### Stated exercise:
Copy out every one of the entries below word for word, leaving each line unchanged.

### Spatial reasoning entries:
* BEGIN *
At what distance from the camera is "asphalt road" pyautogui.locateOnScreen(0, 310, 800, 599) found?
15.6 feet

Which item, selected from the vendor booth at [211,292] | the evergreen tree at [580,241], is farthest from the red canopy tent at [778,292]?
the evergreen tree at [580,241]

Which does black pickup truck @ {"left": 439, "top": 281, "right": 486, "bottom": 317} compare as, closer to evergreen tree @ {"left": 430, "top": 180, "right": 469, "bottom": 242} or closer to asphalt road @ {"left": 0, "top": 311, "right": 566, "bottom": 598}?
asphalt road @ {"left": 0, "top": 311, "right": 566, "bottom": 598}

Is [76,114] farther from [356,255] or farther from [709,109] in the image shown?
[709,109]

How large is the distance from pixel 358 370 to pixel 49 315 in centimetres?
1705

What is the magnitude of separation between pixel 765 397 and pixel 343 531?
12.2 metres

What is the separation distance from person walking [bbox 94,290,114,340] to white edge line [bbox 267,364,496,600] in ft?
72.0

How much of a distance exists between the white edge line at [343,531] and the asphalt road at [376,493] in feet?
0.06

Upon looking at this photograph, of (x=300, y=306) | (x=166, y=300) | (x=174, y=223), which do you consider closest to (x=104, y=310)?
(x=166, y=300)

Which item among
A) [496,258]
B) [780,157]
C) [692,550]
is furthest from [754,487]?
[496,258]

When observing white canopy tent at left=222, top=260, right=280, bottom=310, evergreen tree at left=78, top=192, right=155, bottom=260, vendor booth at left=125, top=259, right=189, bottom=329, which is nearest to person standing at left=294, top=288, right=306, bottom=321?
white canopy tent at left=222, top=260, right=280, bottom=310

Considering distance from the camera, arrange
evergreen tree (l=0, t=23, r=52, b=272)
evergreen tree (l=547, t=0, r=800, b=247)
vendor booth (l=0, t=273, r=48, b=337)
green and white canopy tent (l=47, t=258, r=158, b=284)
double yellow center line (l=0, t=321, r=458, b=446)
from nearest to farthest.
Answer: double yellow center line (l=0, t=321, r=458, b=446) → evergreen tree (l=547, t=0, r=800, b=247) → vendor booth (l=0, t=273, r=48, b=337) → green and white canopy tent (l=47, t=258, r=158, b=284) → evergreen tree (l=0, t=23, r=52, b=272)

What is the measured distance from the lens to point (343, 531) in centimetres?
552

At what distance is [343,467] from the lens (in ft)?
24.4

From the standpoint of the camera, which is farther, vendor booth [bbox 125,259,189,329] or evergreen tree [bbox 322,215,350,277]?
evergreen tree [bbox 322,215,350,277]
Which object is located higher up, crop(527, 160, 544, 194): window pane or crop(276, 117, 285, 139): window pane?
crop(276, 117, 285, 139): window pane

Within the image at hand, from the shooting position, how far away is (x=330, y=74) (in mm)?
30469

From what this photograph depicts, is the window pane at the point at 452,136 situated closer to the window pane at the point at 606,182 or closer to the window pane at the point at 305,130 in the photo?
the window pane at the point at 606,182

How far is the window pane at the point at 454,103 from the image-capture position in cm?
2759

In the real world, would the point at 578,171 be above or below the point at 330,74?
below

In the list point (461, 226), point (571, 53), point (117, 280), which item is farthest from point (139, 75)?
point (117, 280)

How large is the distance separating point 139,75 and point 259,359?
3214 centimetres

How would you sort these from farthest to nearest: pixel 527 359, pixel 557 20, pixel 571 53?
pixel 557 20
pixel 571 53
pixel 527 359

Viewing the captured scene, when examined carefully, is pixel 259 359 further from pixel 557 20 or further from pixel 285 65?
* END *
### Result below:
At what distance from the camera is "asphalt road" pyautogui.locateOnScreen(0, 310, 800, 599) found?
15.6 feet

Which item, selected from the vendor booth at [211,292] | the evergreen tree at [580,241], is farthest from the red canopy tent at [778,292]?
the evergreen tree at [580,241]

Which does black pickup truck @ {"left": 439, "top": 281, "right": 486, "bottom": 317} compare as, closer to evergreen tree @ {"left": 430, "top": 180, "right": 469, "bottom": 242} or closer to asphalt road @ {"left": 0, "top": 311, "right": 566, "bottom": 598}?
asphalt road @ {"left": 0, "top": 311, "right": 566, "bottom": 598}

Is [76,114] farther from [356,255] or farther from [709,109] in the image shown?
[709,109]

How large is the distance from pixel 358 370 to pixel 49 315 in centimetres?
1705

What is the magnitude of separation between pixel 765 397 and pixel 343 531?
12.2 metres

What is the separation distance from person walking [bbox 94,290,114,340] to white edge line [bbox 267,364,496,600] in ft?
72.0

How much of a distance exists between the white edge line at [343,531] and the asphalt road at [376,493] in feet?
0.06

Upon looking at this photograph, of (x=300, y=306) | (x=166, y=300) | (x=174, y=223), which do you consider closest to (x=104, y=310)?
(x=166, y=300)

Which item among
A) [496,258]
B) [780,157]
C) [692,550]
is furthest from [754,487]?
[496,258]

When observing white canopy tent at left=222, top=260, right=280, bottom=310, evergreen tree at left=78, top=192, right=155, bottom=260, vendor booth at left=125, top=259, right=189, bottom=329, which is nearest to person standing at left=294, top=288, right=306, bottom=321?
white canopy tent at left=222, top=260, right=280, bottom=310

Considering distance from the camera, arrange
evergreen tree (l=0, t=23, r=52, b=272)
evergreen tree (l=547, t=0, r=800, b=247)
vendor booth (l=0, t=273, r=48, b=337)
green and white canopy tent (l=47, t=258, r=158, b=284)
double yellow center line (l=0, t=321, r=458, b=446)
from nearest to farthest.
Answer: double yellow center line (l=0, t=321, r=458, b=446) → evergreen tree (l=547, t=0, r=800, b=247) → vendor booth (l=0, t=273, r=48, b=337) → green and white canopy tent (l=47, t=258, r=158, b=284) → evergreen tree (l=0, t=23, r=52, b=272)

What is the measured distance from the lens to point (343, 531) in centimetres?
552

At what distance is [343,467] from the lens (in ft)?
24.4

From the standpoint of the camera, which is farther, vendor booth [bbox 125,259,189,329] or evergreen tree [bbox 322,215,350,277]?
evergreen tree [bbox 322,215,350,277]
Which object is located higher up, crop(527, 160, 544, 194): window pane or crop(276, 117, 285, 139): window pane?
crop(276, 117, 285, 139): window pane

Within the image at hand, from the shooting position, how far away is (x=330, y=74) (in mm)?
30469

From what this photograph depicts, is the window pane at the point at 452,136 situated closer to the window pane at the point at 606,182 or closer to the window pane at the point at 305,130 in the photo?
the window pane at the point at 606,182

How far is the window pane at the point at 454,103 from the image-capture position in cm?
2759

In the real world, would the point at 578,171 be above or below the point at 330,74?
below

In the list point (461, 226), point (571, 53), point (117, 280), which item is farthest from point (139, 75)?
point (117, 280)

How large is the distance separating point 139,75 and point 259,359?
3214 centimetres

How would you sort these from farthest to nearest: pixel 527 359, pixel 557 20, pixel 571 53?
pixel 557 20
pixel 571 53
pixel 527 359

Viewing the captured scene, when examined carefully, is pixel 259 359 further from pixel 557 20 or further from pixel 285 65?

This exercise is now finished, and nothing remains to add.